AtlasOfLivingAustralia / biocache-service

Occurrence & mapping webservices
https://biocache-ws.ala.org.au/ws/
Other
9 stars 26 forks source link

Fullt-text `text` field should be documented in `index/fields` #709

Closed nickdos closed 9 months ago

nickdos commented 2 years ago

https://biocache.ala.org.au/ws/index/fields does not include SOLR fields that are copyTo fields, such as text. Also, there is no way for a user to know what fields are added to text.

brucehyslop commented 2 years ago

Merging the SOLR schema defined fields would also have the additional advantage of listing all fields that have no values defined for any records within the shard. Currently only fields that exist in the interrogated shard are listed.

I suggest adding a new sourceFields property to IndexFieldDTO which is a list of the source fields copied.

The solr schema returns this data:

http://nci3-solr-1.ala:8983/solr/biocache/admin/luke?show=schema
...
"text": {
  "type": "textgen",
  "flags": "IT--UM------------",
  "positionIncrementGap": 100,
  "copyDests": [ ],
  "copySources": [
    "country",
    "eventID",
    "speciesSubgroup",
    "raw_typeStatus",
    "scientificName",
    "raw_countryConservation",
    "raw_stateConservation",
    "collectionName",
    "catalogNumber",
    "basisOfRecord",
    "vernacularName",
    "raw_scientificName",
    "institutionCode",
    "raw_vernacularName",
    "id",
    "class",
    "countryConservation",
    "order",
    "dataResourceName",
    "raw_basisOfRecord",
    "typeStatus",
    "stateProvince",
    "collectionCode",
    "occurrenceID",
    "kingdom",
    "recordedBy",
    "phylum",
    "dataResourceUid",
    "genus",
    "species",
    "dataProviderName",
    "locationID",
    "institutionName",
    "originalNameUsage",
    "speciesGroup",
    "stateConservation",
    "family"
]
}
brucehyslop commented 2 years ago

@nickdos, the text field is not in the index field list because it is part of the default index.fields.tohide config.

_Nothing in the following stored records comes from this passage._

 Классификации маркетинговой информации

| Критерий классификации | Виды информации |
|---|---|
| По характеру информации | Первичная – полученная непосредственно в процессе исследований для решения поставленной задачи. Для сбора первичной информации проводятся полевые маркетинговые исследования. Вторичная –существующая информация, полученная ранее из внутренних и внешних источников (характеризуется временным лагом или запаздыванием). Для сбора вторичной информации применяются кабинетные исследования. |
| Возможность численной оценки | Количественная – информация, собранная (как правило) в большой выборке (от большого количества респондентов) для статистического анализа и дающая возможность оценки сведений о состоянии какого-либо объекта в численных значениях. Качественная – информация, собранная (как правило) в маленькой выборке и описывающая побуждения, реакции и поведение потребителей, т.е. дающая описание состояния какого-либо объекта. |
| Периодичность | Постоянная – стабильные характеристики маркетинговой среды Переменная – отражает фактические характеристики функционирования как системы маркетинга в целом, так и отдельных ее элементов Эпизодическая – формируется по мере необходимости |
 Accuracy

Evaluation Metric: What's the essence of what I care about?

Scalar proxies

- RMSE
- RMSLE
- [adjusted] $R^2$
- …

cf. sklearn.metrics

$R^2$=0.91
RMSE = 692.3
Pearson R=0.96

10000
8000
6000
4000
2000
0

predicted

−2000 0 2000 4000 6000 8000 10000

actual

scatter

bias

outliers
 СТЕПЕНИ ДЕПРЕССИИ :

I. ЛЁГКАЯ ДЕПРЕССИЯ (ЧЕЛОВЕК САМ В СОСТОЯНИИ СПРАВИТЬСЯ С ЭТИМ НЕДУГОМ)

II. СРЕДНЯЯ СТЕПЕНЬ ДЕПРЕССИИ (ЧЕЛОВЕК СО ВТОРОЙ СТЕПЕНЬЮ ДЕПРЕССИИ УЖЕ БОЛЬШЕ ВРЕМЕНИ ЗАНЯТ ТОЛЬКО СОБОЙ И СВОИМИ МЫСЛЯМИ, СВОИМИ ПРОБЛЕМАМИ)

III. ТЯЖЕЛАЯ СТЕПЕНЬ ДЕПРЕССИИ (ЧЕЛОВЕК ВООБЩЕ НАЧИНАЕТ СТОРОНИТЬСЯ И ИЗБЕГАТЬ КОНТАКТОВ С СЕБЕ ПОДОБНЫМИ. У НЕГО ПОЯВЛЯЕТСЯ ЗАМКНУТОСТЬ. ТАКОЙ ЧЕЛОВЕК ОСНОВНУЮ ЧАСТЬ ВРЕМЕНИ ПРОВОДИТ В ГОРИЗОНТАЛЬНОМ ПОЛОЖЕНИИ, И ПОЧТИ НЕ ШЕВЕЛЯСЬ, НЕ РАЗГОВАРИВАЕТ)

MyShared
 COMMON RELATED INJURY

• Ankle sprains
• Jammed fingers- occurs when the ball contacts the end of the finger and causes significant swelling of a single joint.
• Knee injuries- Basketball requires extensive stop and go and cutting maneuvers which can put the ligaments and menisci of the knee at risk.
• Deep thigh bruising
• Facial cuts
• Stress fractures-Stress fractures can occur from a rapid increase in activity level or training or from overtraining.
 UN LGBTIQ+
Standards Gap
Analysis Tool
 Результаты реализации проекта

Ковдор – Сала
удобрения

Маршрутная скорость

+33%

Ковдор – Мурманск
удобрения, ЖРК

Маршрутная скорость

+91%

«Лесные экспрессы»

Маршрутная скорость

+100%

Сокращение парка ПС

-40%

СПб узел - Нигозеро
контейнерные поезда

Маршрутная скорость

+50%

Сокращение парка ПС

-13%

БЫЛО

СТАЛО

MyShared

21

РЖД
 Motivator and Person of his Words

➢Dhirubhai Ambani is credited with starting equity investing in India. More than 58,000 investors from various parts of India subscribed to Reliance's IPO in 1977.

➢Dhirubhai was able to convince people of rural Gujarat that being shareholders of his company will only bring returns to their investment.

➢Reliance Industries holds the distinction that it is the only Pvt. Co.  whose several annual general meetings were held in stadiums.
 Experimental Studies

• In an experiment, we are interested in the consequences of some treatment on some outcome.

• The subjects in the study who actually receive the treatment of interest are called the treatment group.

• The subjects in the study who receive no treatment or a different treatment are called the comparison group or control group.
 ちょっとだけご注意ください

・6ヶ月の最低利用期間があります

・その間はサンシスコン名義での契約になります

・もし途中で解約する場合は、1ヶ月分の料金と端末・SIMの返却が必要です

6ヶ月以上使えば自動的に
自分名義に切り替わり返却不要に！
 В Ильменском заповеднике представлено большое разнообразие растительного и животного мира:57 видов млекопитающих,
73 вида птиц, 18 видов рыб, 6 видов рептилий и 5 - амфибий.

_version_,text_recordedBy,defaultValuesUsed,generalisationToApplyInMetres,occurrenceDetails,text,quad these fields are filtered out be default. We could remove it from the default or override with a config change.

nickdos commented 2 years ago

Wasn't aware of that. I think all fields should be there, so users know they can be used. We should only exclude fields that are never exposed to users (internally used only), is my feeling.

brucehyslop commented 2 years ago

Wasn't aware of that. I think all fields should be there, so users know they can be used. We should only exclude fields that are never exposed to users (internally used only), is my feeling.

These field (and others) are not exposed to the user when returning an occurrence response however they are searchable and you can retrieve facets on them.

I'll remove everything except _version_ from the default index.fields.tohide. The can alway be added back in biocache-config.properties if needed.

Note: removing the hidden fields will add a small extra overhead in the field request and returned from SOLR since the cached index field list is used internally by biocache-service to define the fl parameter sent to SOLR if fields is not defined a the biocache-service request. Since the SOLR result objects are processed into a biocache DTO rendered as a result there should be no change to the biocache-service API results.

brucehyslop commented 2 years ago

All fields have been removed from the default index.fields.tohide and will be returned by index/fields. A new optional property sourceFields containing an array of field names that are copied to a SOLR field has been added to the index field object.

see: https://biocache-ws-test.ala.org.au/ws/index/fields?dataType=textgen all textgen fields are copied from other fields.

nickdos commented 2 years ago

Thanks @brucehyslop that looks really good.

adam-collins commented 9 months ago

appears done